▸ AIM OF THE TASK:
Return the text of every record below unchanged, line by line, leaving out the pictures.

▸ DATASET ENTRIES:
· · ·

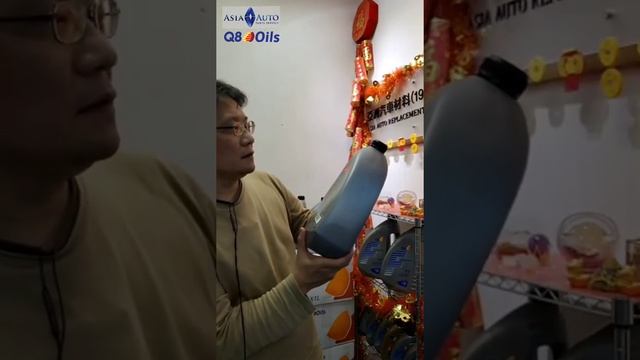 Q8 Oils 高性能全合成機油 賀年優惠8折 亞洲汽車材料有限公司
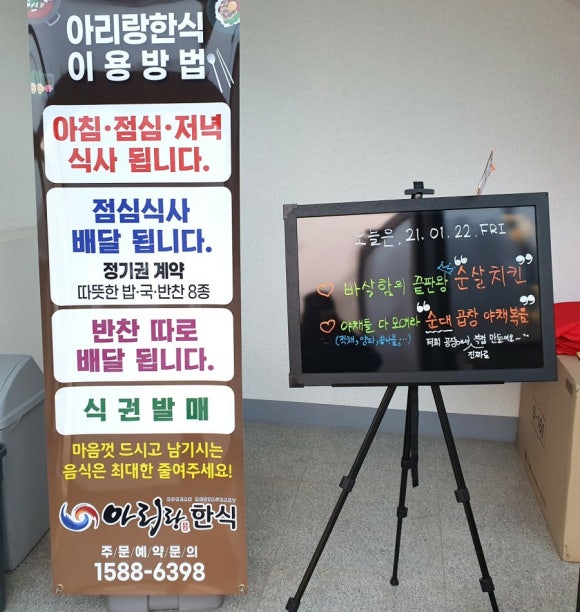 아리랑한식뷔페 이미지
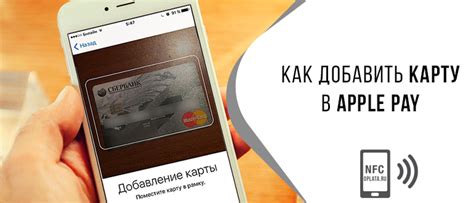 Оплата через телефон на iPhone: настройка Apple Pay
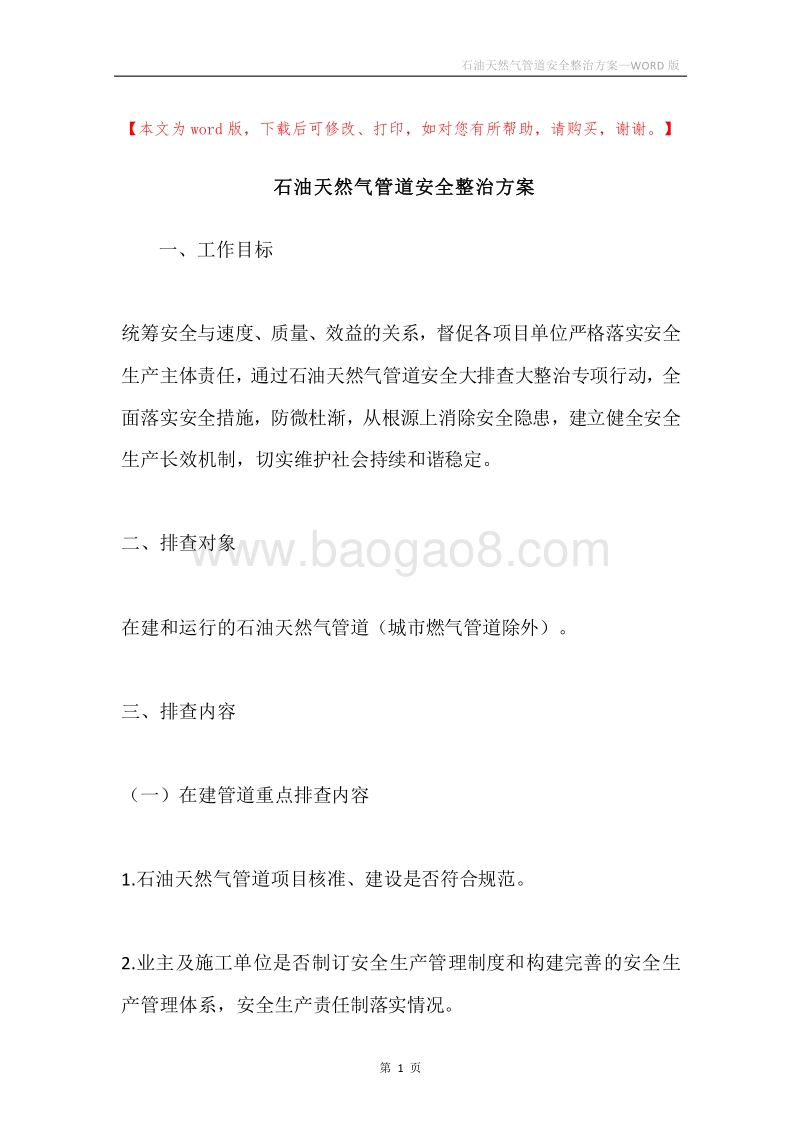 石油天然气管道安全整治方案.docx_第1页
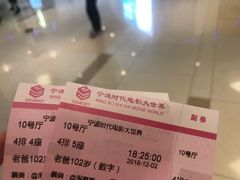 -浙影时代影城·宁波东门银泰店(原宁波时代电影大世界)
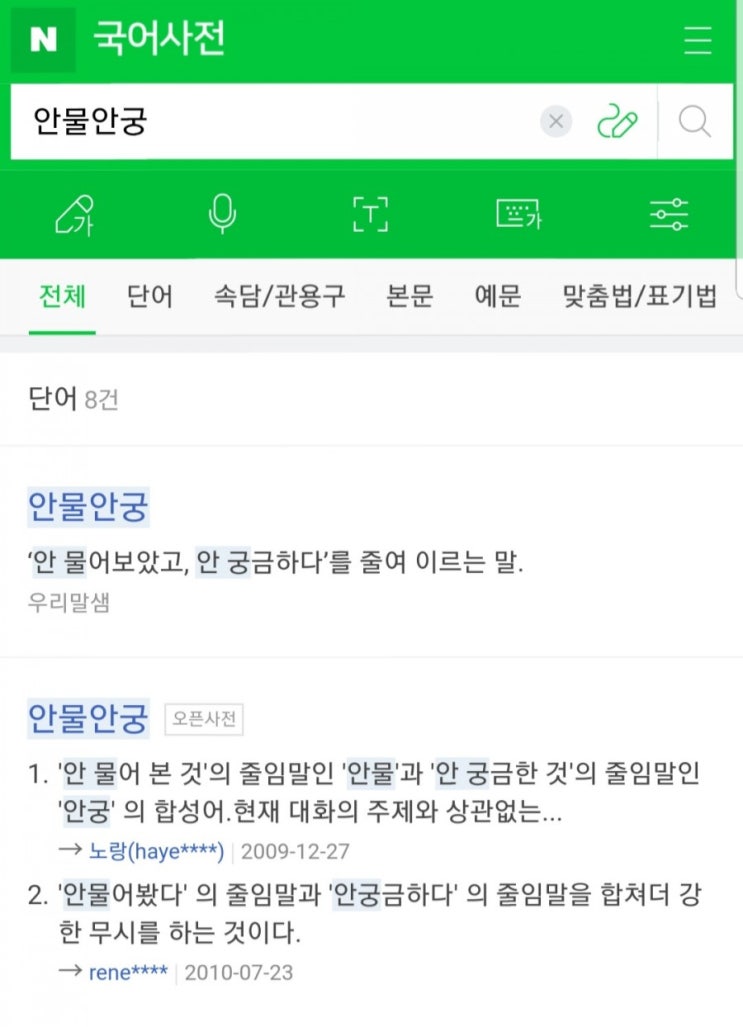 하루 한 문장 '안물안궁'을 영어로?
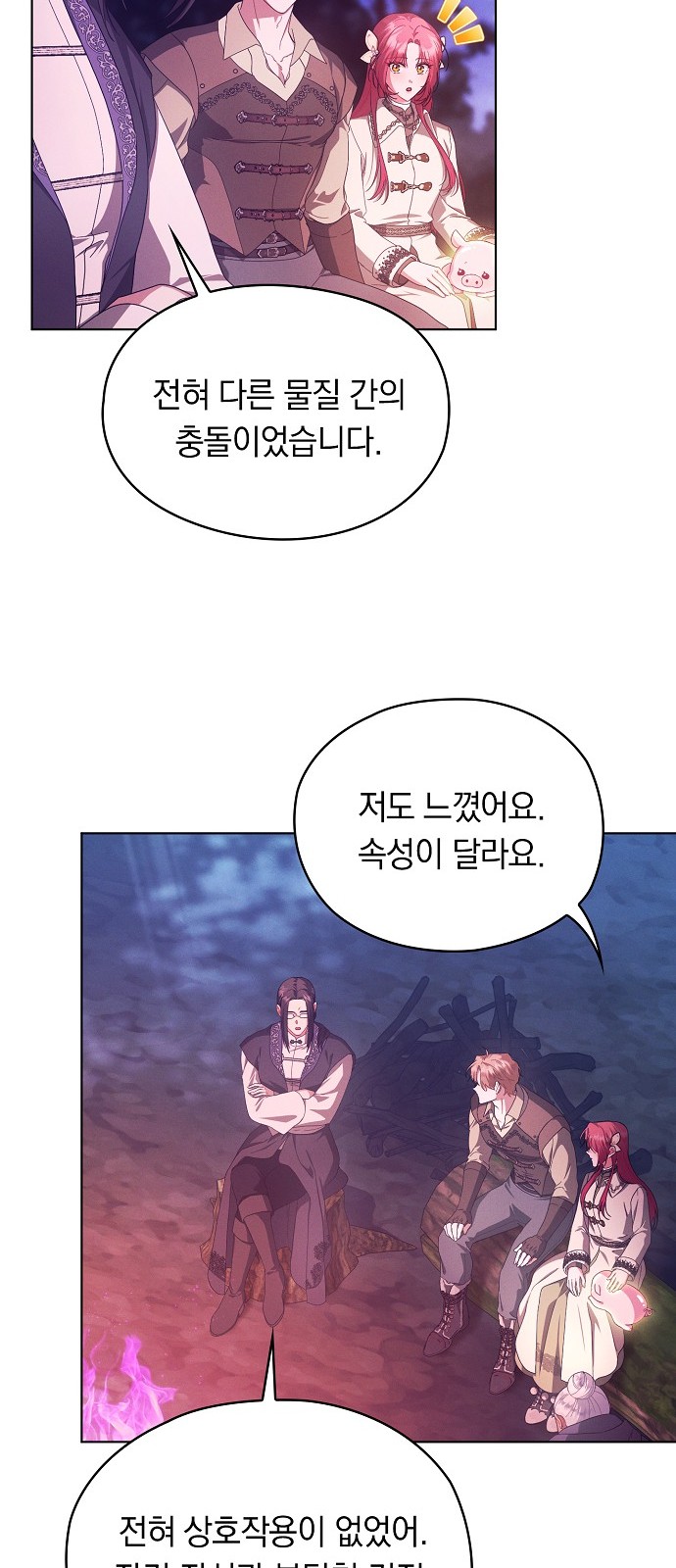 41 페이지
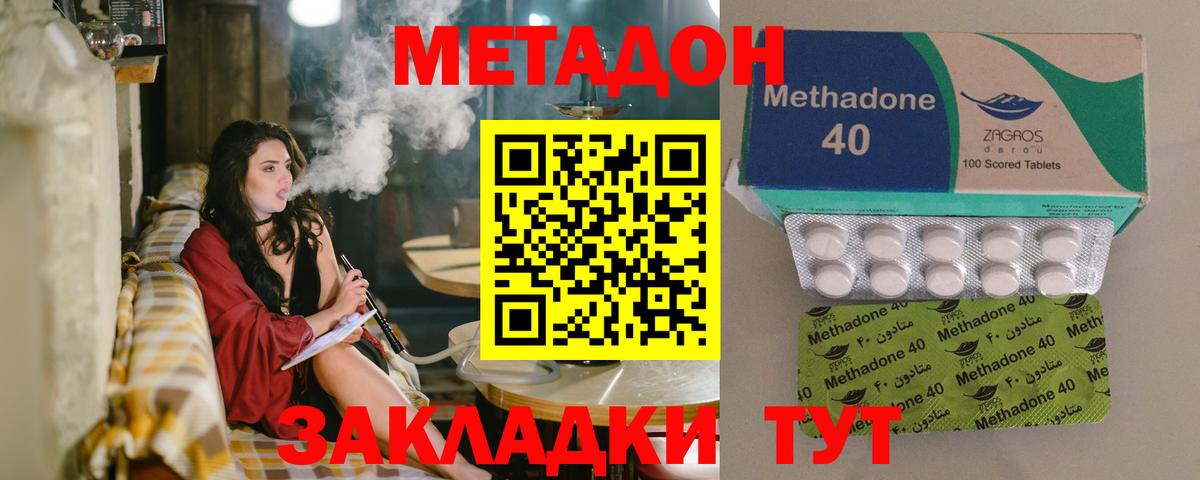 МЕТАДОН methadone Глазов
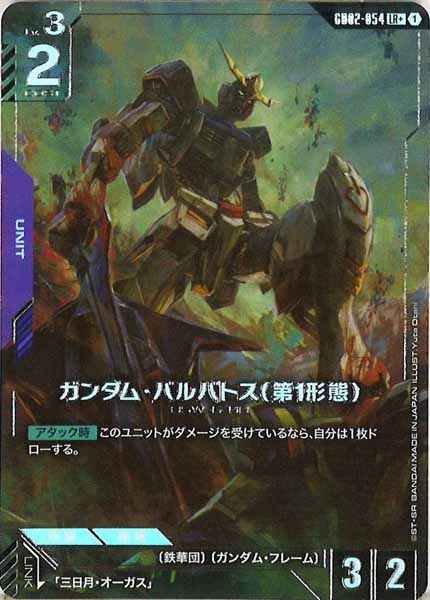 [GD02]ガンダム・バルバトス（第1形態）（パラレル+）【LR+】GD02-054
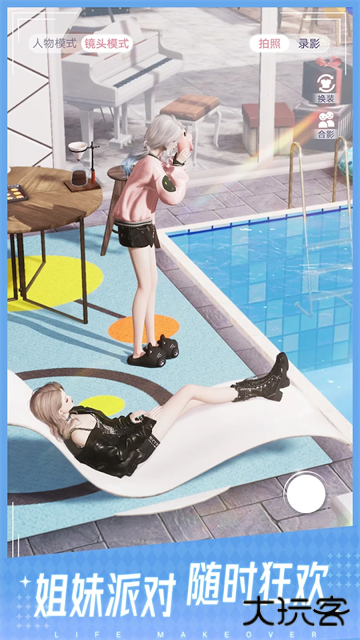 以闪亮之名国际服下载 v1.4.3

· · ·

▸ OUTPUT OF THE TASK:
 Q8 Oils 高性能全合成機油 賀年優惠8折 亞洲汽車材料有限公司
 아리랑한식뷔페 이미지
 Оплата через телефон на iPhone: настройка Apple Pay
 石油天然气管道安全整治方案.docx_第1页
 -浙影时代影城·宁波东门银泰店(原宁波时代电影大世界)
 하루 한 문장 '안물안궁'을 영어로?
 41 페이지
 МЕТАДОН methadone Глазов
 [GD02]ガンダム・バルバトス（第1形態）（パラレル+）【LR+】GD02-054
 以闪亮之名国际服下载 v1.4.3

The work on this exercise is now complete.